Document Type

Article

Publication Date

2012

Abstract

This paper concerns two topics which, I hope to show, are vitally connected. One is the distinctive importance of appellate adjudication in the legal system of United States. The other is the workings of entangled concepts in the law. That appellate adjudication is important in some sense may seem obvious to everybody (to a few it will seem obvious that appellate adjudication is unimportant). My point will be that via appellate adjudication courts engineer entangled legal concepts, and it is this aspect of appellate adjudication that is both crucial and unique to it, at least in the U.S. legal system. Entangled concepts intertwine description and evaluation; entangled legal concepts facilitate and constrain legal reasoning and legal judgments, in ways that distinguish legal adjudication from pure politics or the implementation of public policy. In the paper itself, I demonstrate more fully what it is for a legal concept to be an entangled one and how entanglement supplies guidance in adjudication. I also broach how entanglement in legal concepts and engineered entanglement have significance for legal pedagogy; appellate adjudication; the respective roles of the judiciary, the legislature, and administrative agencies; the erosion of the distinction between so-called public law and so-called private law; and our understanding of the fact/value distinction.

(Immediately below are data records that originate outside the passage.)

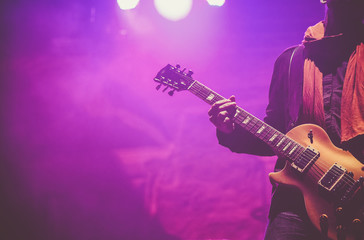 Obraz na płótnie Canvas guitarist on stage - summer music festival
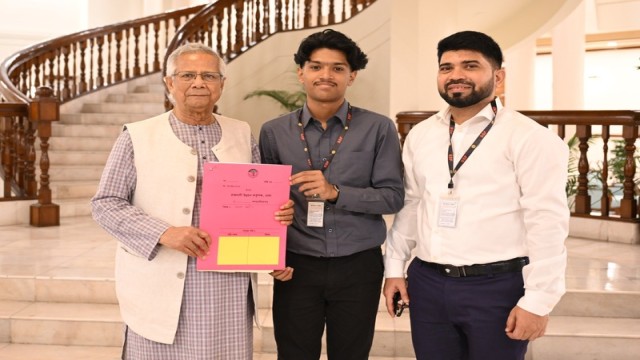 Chief Adviser Professor Muhammad Yunus hands over the long-delayed plot deed to Mahir Sarowar Megh, son of slain journalists Sagar Sarowar and Meherun Runi, at a ceremony in Dhaka on August 21, 2025. Photo: AH Mintu/V7N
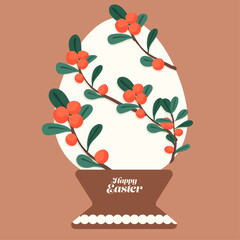 Easter egg decorated with berry branches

Understanding more specifically the nature of the entanglement at work in appellate adjudication requires much closer scrutiny of appellate opinions than we usually give. I examine carefully the background to MacPherson v. Buick and Justice Benjamin Cardozo’s particular re-engineering of ‘negligence’ and ‘duty,’ entangled concepts belonging to the same legal taxonomy. Via this scrutiny, I demonstrate the flaws in the engineering of some concepts in the buildup to MacPherson, and how these flaws led to those concepts’ collapse and ultimately to Cardozo’s re-engineering of ‘negligence’ and ‘duty.’ I also explain why careful understanding of the engineering of entangled legal concepts can make us appreciate that even the most successful of such concepts have within in them the grounds for their own obsolescence.

To show that conceptual engineering of entangled concepts occurs outside the context of state common law, I also examine how the U.S. Supreme Court has engineered ‘commerce’, itself an entangled concept. The recent decision regarding the individual mandate in the Affordable Care Act makes this example particularly timely. This secondary example also clarifies the nature of entanglement and engineering it.

This article concerns appellate adjudication in any area of law. I maintain that whether we are dealing with private law or public law, common law or statutory law or Constitutional law, the defining feature of appellate adjudication is its continuous engineering and reengineering of entangled legal concepts. The merger of fact and value in these concepts explains both the fertility of appellate adjudication and the constraints judges work with when they work with legal concepts that entangle fact and value.